In occasione della Giornata internazionale contro l’omobitransfobia, l’Unione Europea, su iniziativa della presidenza di turno belga, ha presentato una dichiarazione per la promozione delle politiche europee a favore della comunità LGBTQIA+.

L’Italia, recentemente classificata dall’ILGA Europe al 36esimo posto su 49 Paesi nell’indagine sulle violazioni dei diritti queer, è uno dei nove paesi dell’Unione a non aver sottoscritto questo importante documento di promozione dei diritti.
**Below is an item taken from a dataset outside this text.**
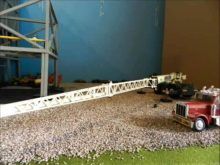 Terex RT130 setup and a lift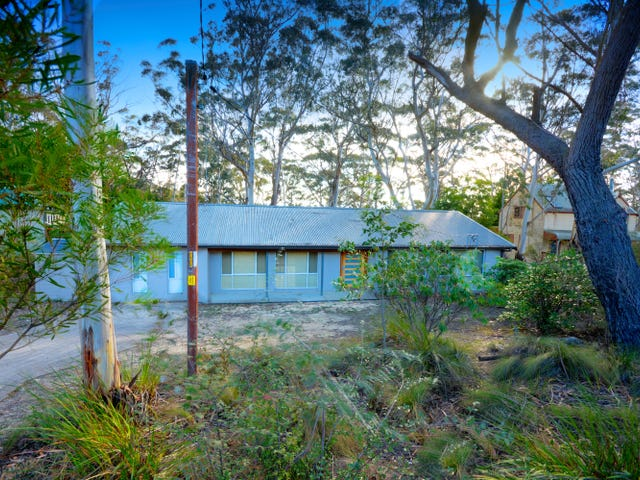 42 Mount York Road, Mount Victoria, NSW 2786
Questo conferma la tendenza dell’attuale Governo italiano di ostacolare la conquista della piena cittadinanza per le persone della comunità LGBTQIA+. Questa decisione, nonostante le parole vuote di Meloni o i post Instagram di Atreju, sono state sottolineata dalla ministra Roccella: l’Italia non avrebbe firmato perché il documento ricorderebbe l’oramai sepolto DDL Zan (con quella identità di genere che spaventa più di una pandemia) e perché l’omobitransfobia non è considerata come un reale problema sociale, culturale o politico ma perché, sempre secondo la nostra ministra della Famiglia, è una specie di “cavallo di Troia” per la “sinistra” (non meglio identificata), che vuole contrabbandare il “gender” (che non esiste ma vabbè, oramai è un loro feticcio).

Questa decisione, oltre a essere l’ennesima violenza istituzionale nei confronti della comunità queer italiana, è un chiaro monito per le imminenti Elezioni europee, che decideranno quale idea e quale progetto abbiamo per la nostra comunità unica.